### DATA SECTION ###
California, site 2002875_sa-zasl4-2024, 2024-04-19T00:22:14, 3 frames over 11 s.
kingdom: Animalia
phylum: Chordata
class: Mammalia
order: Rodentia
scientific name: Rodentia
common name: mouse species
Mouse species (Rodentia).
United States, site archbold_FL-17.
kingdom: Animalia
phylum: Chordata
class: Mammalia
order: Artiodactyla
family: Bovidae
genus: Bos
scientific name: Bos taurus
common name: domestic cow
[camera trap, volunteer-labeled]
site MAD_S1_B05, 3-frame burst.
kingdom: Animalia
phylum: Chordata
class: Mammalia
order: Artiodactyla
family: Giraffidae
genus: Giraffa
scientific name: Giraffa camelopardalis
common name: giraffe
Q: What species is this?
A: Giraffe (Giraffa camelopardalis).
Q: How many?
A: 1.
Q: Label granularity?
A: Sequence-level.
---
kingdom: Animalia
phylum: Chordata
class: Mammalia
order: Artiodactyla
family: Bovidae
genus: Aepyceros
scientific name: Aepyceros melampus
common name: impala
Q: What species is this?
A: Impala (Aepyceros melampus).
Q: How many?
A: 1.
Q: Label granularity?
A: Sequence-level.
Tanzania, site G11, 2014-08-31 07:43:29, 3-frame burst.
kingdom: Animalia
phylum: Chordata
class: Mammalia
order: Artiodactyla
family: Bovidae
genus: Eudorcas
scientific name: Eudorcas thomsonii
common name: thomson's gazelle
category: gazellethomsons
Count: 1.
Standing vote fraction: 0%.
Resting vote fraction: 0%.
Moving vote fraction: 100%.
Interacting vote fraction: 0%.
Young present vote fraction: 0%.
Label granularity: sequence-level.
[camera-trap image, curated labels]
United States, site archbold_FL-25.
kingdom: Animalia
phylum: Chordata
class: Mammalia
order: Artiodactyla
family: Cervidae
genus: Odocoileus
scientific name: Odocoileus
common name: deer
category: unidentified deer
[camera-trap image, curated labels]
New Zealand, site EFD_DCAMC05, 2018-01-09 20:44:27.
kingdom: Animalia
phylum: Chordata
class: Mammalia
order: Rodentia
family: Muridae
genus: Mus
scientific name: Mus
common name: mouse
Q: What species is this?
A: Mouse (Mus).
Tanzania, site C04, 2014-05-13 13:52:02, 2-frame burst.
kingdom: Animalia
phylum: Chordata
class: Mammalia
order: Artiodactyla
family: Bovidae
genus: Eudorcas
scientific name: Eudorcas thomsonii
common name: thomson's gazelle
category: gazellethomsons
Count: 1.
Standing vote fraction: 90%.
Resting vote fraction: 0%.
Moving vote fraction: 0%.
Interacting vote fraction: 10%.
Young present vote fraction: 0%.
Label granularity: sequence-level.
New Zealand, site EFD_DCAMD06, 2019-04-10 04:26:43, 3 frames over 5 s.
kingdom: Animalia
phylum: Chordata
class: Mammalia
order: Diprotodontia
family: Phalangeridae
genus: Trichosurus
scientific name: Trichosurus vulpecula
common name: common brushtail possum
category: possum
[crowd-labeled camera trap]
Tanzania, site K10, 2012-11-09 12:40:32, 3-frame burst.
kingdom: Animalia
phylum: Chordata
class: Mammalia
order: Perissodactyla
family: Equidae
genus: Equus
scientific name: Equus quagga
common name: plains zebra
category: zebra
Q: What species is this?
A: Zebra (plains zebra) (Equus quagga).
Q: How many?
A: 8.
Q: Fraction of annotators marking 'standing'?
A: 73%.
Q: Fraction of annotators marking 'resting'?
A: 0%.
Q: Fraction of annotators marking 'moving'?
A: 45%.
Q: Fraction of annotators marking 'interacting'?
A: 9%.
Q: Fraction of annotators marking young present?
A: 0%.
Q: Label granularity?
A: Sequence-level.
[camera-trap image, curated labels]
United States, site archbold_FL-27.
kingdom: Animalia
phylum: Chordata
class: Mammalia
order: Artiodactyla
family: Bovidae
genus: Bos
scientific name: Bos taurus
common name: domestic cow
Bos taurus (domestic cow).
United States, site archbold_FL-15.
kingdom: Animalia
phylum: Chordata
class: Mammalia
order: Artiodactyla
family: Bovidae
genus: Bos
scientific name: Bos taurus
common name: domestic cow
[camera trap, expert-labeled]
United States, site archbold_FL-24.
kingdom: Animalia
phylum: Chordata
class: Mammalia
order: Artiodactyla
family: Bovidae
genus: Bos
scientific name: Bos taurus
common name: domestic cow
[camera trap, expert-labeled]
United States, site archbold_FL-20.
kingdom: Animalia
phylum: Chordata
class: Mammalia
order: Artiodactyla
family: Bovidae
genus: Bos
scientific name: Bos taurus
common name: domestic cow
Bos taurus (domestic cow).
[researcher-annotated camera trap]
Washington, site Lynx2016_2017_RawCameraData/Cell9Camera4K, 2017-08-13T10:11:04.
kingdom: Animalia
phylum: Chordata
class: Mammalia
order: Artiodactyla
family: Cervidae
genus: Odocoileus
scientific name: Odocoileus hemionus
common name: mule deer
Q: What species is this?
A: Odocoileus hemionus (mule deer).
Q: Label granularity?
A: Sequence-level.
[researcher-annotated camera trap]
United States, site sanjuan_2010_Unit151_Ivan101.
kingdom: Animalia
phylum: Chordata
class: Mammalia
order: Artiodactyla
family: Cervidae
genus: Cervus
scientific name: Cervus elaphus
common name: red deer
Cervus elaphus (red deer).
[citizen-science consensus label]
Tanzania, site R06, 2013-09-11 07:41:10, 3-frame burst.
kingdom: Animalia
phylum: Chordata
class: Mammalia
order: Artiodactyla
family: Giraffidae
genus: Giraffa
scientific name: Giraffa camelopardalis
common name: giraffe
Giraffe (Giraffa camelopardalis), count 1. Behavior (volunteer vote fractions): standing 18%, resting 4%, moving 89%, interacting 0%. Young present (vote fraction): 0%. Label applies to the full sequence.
###
**WHAT TO DO:**
Among the lines of the preceding data, which ones hold the word "United"? List them.

**EXPECTED ANSWER:**
United States, site archbold_FL-17.
United States, site archbold_FL-25.
United States, site archbold_FL-27.
United States, site archbold_FL-15.
United States, site archbold_FL-24.
United States, site archbold_FL-20.
United States, site sanjuan_2010_Unit151_Ivan101.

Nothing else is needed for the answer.